Although partial extracorporeal CO2 elimination must therefore still be regarded as experimental at this juncture, due to its easy implementation and management, the combination of low-flow ECCO2R and CRRT nevertheless constitutes a safe and effective add-on therapy for ventilated patients with renal failure. Since the procedure runs on an established renal replacement platform and therefore only requires integration of a small membrane lung as well as a moderate increase in blood flow without need for specialized vascular access, the potential for complications seems low. Under systemic anticoagulation, the combined system exhibited reasonable circuit lifetimes and we observed no procedure-related bleeding or other relevant adverse events. This is in marked contrast to ECMO or even mid-flow ECCO2R therapies where higher blood flows can provide total CO2 removal but require large-bore and often multiple vascular access which is associated with significant bleeding risk and other local as well as systemic complications [12,13,14, 16]. We therefore conclude that combined ECCO2R and CRRT with the investigated system is a feasible and safe approach. However, due to the limited running time of the hemofilter for renal replacement, the system has to be discarded after 72 h, leading potentially to higher costs in prolonged treatments.

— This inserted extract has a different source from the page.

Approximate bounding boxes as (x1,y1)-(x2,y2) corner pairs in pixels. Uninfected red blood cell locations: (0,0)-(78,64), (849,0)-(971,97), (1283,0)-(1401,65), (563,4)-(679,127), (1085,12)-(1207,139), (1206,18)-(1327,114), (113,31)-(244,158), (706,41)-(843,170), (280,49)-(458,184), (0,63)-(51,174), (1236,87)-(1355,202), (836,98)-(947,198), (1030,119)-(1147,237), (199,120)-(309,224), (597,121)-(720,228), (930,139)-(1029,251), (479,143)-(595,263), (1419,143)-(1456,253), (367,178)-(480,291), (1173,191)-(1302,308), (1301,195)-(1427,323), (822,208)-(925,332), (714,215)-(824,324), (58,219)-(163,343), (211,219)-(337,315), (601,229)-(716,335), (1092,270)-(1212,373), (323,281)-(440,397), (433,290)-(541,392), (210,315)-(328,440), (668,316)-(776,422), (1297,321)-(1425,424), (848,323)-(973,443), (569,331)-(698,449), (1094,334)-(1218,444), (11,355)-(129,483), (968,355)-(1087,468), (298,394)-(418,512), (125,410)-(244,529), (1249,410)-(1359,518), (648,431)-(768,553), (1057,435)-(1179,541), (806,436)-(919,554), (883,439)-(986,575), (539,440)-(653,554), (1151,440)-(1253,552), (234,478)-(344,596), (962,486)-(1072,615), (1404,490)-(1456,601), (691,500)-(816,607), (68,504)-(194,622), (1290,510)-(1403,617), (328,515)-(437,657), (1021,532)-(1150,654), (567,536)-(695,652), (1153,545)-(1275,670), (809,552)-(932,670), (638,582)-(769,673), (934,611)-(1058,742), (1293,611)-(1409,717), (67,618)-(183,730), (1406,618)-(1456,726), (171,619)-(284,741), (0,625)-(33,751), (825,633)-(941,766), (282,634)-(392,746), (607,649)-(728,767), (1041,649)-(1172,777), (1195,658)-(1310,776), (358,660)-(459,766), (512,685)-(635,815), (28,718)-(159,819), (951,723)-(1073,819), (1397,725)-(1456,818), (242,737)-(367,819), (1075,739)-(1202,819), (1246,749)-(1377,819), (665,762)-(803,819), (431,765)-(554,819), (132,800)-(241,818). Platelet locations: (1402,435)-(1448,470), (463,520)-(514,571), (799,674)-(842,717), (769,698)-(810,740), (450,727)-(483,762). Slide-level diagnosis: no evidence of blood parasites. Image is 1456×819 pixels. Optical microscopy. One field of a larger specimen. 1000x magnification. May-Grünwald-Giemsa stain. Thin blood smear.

Our study has several limitations. In order to keep interference with local practice standards at the three centers at a minimum, no explicit ventilation strategy other than compliance with ARDS Network recommendations was stipulated. After the initial data collections, ventilation strategy was left to the discretion of the treating physician leading to considerable heterogeneity among the study population. With a growing number of spontaneously breathing patients over the study period, the effect of ECCO2R on ventilation is blurred to a considerable degree. Since neuromuscular blockade was not required, even the initial data collections may be significantly influenced by spontaneous breathing efforts. As expected in combined lung and renal failure, metabolic acidosis significantly contributes to overall acid base status. Consequently, in a number of patients, while ECCO2R led to a significant drop in PaCO2, marked overall acidosis remained, preventing a reduction in ventilator settings by the treating physician. We therefore cannot exclude that the overall effect on ventilation is confounded to some degree in this study. Furthermore, the study included only patients who already exhibited severe hypercapnia. Our data therefore allow no statement on the efficiency of the system in a normocapnic or only mildly hypercapnic environment. Due to the limited running time of the system (72 h), we also cannot provide data on long-term clinical effects.

Conclusions

In this study, we present the first description of a combination of extracorporeal CO2 removal and renal replacement therapy on a commercially available organ support platform in mechanically ventilated hypercapnic patients with renal failure. The investigated combination therapy was able to ameliorate hypercapnic acidosis and allow for a decrease in ventilation pressures while providing adequate renal replacement therapy. The system was easy to implement and manage; no severe procedure-related adverse events were observed. Whether strategies aiming at correcting hypercapnia and/or providing ultra-protective ventilation are beneficial for patients with combined lung and renal failure in terms of outcome remains to be demonstrated in future investigations.